Task — Please copy the entire listing below line for line, with no changes.

▬▬▬▬▬▬▬▬▬▬

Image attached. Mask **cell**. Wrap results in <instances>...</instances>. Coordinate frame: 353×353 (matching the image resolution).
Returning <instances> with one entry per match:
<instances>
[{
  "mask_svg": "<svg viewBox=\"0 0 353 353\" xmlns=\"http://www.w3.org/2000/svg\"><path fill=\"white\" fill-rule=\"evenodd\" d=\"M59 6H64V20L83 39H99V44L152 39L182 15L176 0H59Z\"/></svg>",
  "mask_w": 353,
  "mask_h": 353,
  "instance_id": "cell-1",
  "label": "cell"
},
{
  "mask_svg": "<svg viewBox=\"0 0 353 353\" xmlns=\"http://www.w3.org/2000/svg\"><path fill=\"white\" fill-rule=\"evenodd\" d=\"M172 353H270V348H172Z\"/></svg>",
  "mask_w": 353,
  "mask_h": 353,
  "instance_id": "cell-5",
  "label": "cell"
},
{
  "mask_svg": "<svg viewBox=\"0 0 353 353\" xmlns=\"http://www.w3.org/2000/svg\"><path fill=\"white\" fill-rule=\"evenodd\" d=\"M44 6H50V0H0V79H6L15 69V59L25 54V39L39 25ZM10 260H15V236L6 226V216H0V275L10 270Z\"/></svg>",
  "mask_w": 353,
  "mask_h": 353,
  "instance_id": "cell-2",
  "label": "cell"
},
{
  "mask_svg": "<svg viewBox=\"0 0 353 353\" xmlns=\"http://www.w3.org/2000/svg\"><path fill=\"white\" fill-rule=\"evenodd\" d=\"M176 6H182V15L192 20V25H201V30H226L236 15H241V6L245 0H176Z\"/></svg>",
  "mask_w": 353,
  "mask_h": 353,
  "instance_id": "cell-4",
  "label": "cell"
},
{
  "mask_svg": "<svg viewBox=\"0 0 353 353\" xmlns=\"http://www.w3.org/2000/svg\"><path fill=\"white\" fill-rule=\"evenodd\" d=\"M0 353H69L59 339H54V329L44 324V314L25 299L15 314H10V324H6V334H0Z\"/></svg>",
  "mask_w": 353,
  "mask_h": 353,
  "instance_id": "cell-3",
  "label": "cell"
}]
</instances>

▬▬▬▬▬▬▬▬▬▬

Exercise solution —
Image attached. Mask **cell**. Wrap results in <instances>...</instances>. Coordinate frame: 353×353 (matching the image resolution).
Returning <instances> with one entry per match:
<instances>
[{
  "mask_svg": "<svg viewBox=\"0 0 353 353\" xmlns=\"http://www.w3.org/2000/svg\"><path fill=\"white\" fill-rule=\"evenodd\" d=\"M59 6H64V20L83 39H99V44L152 39L182 15L176 0H59Z\"/></svg>",
  "mask_w": 353,
  "mask_h": 353,
  "instance_id": "cell-1",
  "label": "cell"
},
{
  "mask_svg": "<svg viewBox=\"0 0 353 353\" xmlns=\"http://www.w3.org/2000/svg\"><path fill=\"white\" fill-rule=\"evenodd\" d=\"M172 353H270V348H172Z\"/></svg>",
  "mask_w": 353,
  "mask_h": 353,
  "instance_id": "cell-5",
  "label": "cell"
},
{
  "mask_svg": "<svg viewBox=\"0 0 353 353\" xmlns=\"http://www.w3.org/2000/svg\"><path fill=\"white\" fill-rule=\"evenodd\" d=\"M44 6H50V0H0V79H6L15 69V59L25 54V39L39 25ZM10 260H15V236L6 226V216H0V275L10 270Z\"/></svg>",
  "mask_w": 353,
  "mask_h": 353,
  "instance_id": "cell-2",
  "label": "cell"
},
{
  "mask_svg": "<svg viewBox=\"0 0 353 353\" xmlns=\"http://www.w3.org/2000/svg\"><path fill=\"white\" fill-rule=\"evenodd\" d=\"M176 6H182V15L192 20V25H201V30H226L236 15H241V6L245 0H176Z\"/></svg>",
  "mask_w": 353,
  "mask_h": 353,
  "instance_id": "cell-4",
  "label": "cell"
},
{
  "mask_svg": "<svg viewBox=\"0 0 353 353\" xmlns=\"http://www.w3.org/2000/svg\"><path fill=\"white\" fill-rule=\"evenodd\" d=\"M0 353H69L59 339H54V329L44 324V314L25 299L15 314H10V324H6V334H0Z\"/></svg>",
  "mask_w": 353,
  "mask_h": 353,
  "instance_id": "cell-3",
  "label": "cell"
}]
</instances>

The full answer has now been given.